• [Aim of the task]: For the entries below, the result should be an exact transcription of the lines from the one with "Tanzania, site S12, 2013-04-08" up to and including the one with "A: Sequence-level.", and only those.

----------------

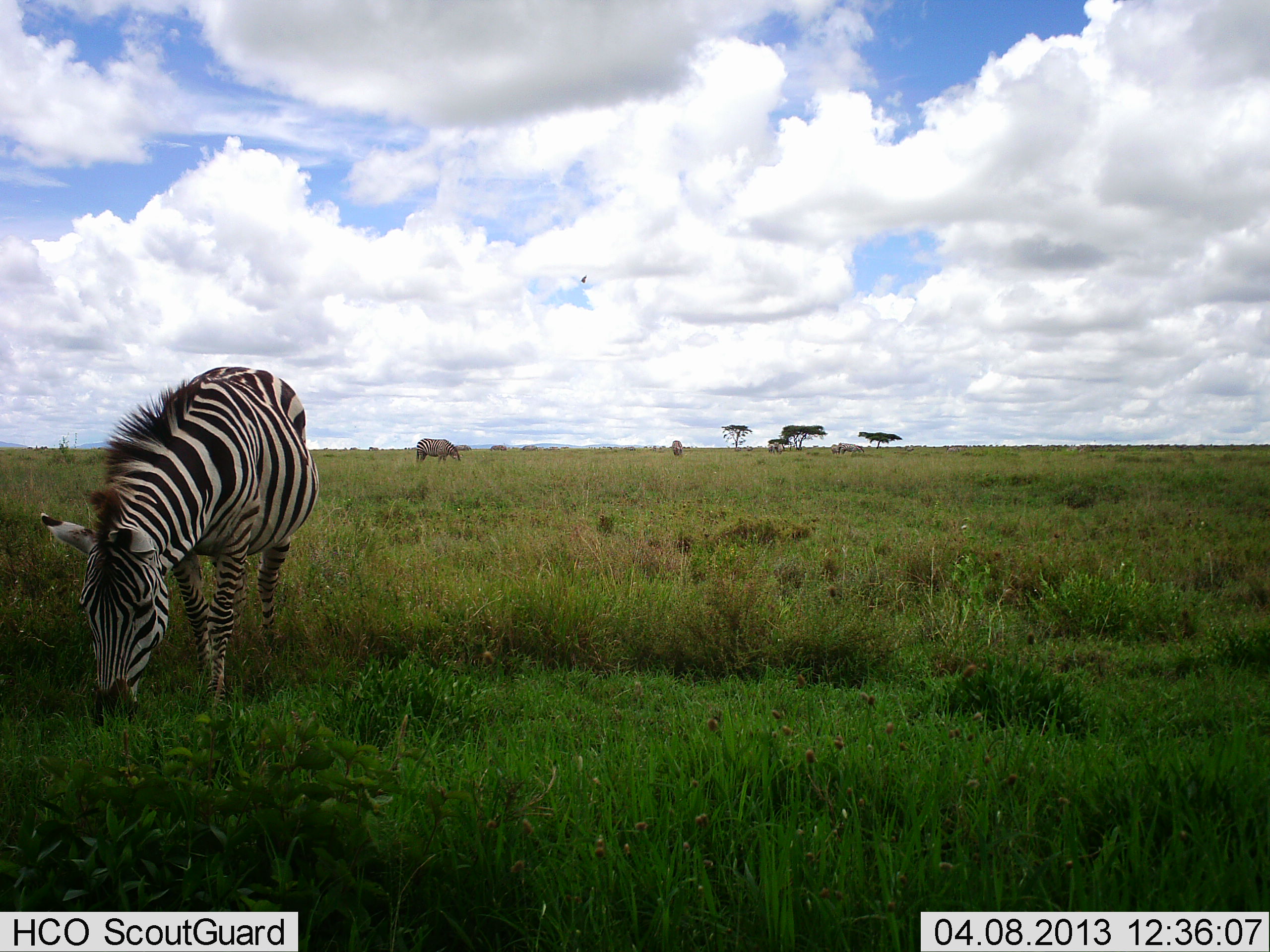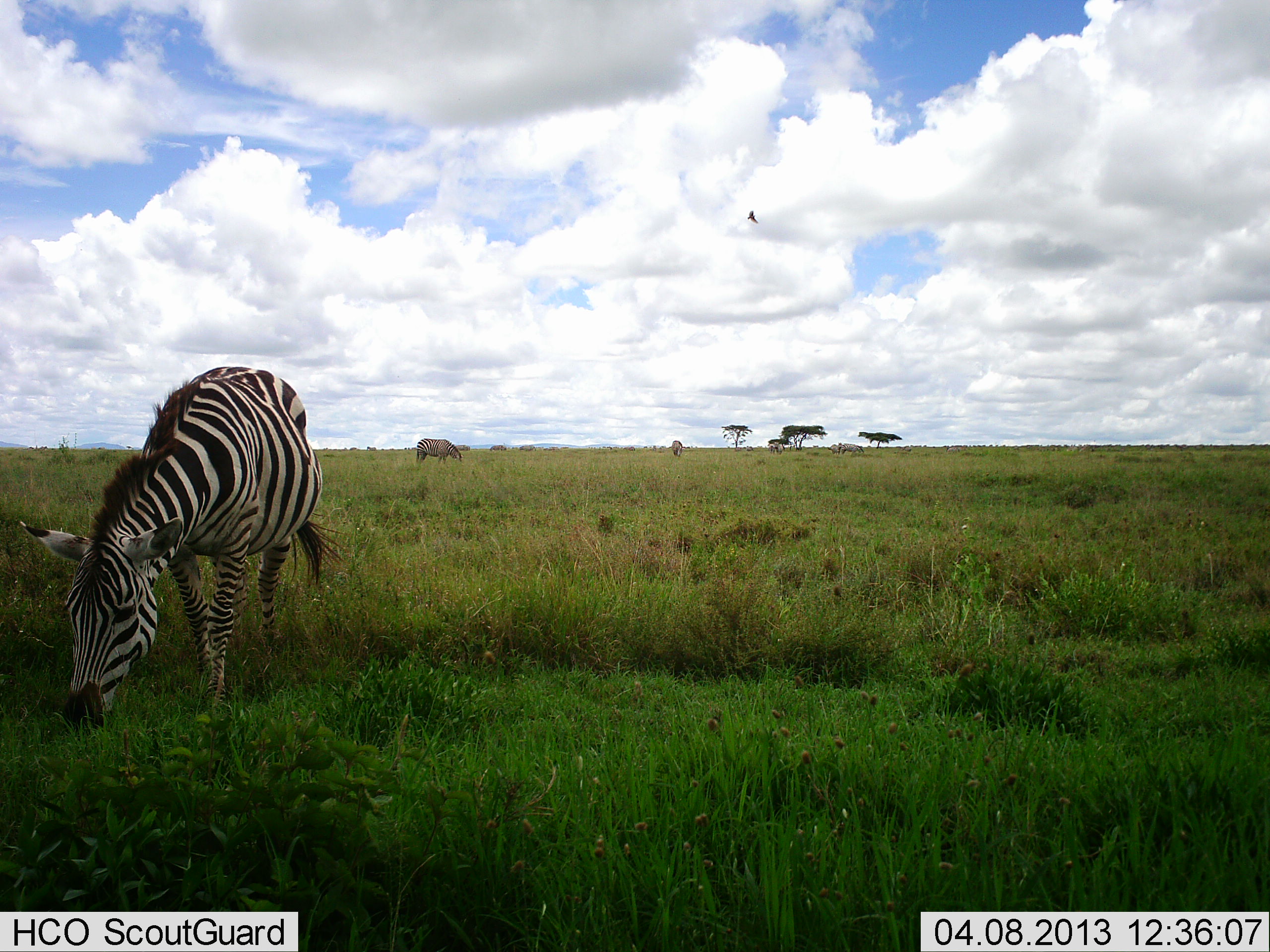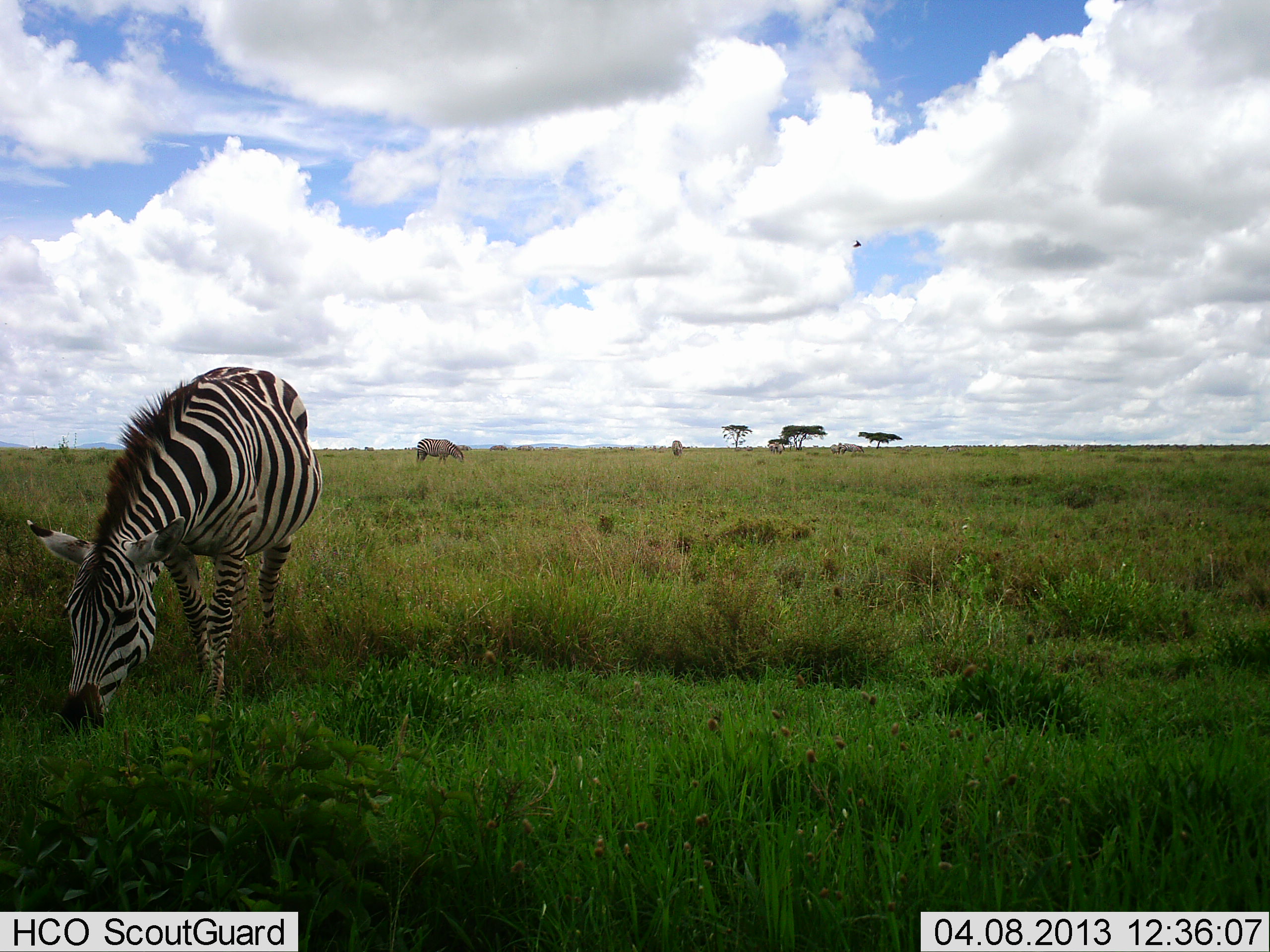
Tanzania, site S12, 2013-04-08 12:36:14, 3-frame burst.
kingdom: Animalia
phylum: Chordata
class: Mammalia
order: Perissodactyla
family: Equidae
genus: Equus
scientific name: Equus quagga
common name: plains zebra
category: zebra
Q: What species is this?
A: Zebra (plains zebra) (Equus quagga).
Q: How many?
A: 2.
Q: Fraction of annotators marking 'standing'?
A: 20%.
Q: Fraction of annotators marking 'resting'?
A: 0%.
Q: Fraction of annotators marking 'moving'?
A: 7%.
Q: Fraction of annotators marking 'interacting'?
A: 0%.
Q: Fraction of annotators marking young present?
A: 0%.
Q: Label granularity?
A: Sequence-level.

----------------

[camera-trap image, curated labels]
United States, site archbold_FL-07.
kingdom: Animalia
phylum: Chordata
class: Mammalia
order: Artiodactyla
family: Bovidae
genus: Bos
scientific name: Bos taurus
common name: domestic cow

----------------

• [Answer to this problem]:
Tanzania, site S12, 2013-04-08 12:36:14, 3-frame burst.
kingdom: Animalia
phylum: Chordata
class: Mammalia
order: Perissodactyla
family: Equidae
genus: Equus
scientific name: Equus quagga
common name: plains zebra
category: zebra
Q: What species is this?
A: Zebra (plains zebra) (Equus quagga).
Q: How many?
A: 2.
Q: Fraction of annotators marking 'standing'?
A: 20%.
Q: Fraction of annotators marking 'resting'?
A: 0%.
Q: Fraction of annotators marking 'moving'?
A: 7%.
Q: Fraction of annotators marking 'interacting'?
A: 0%.
Q: Fraction of annotators marking young present?
A: 0%.
Q: Label granularity?
A: Sequence-level.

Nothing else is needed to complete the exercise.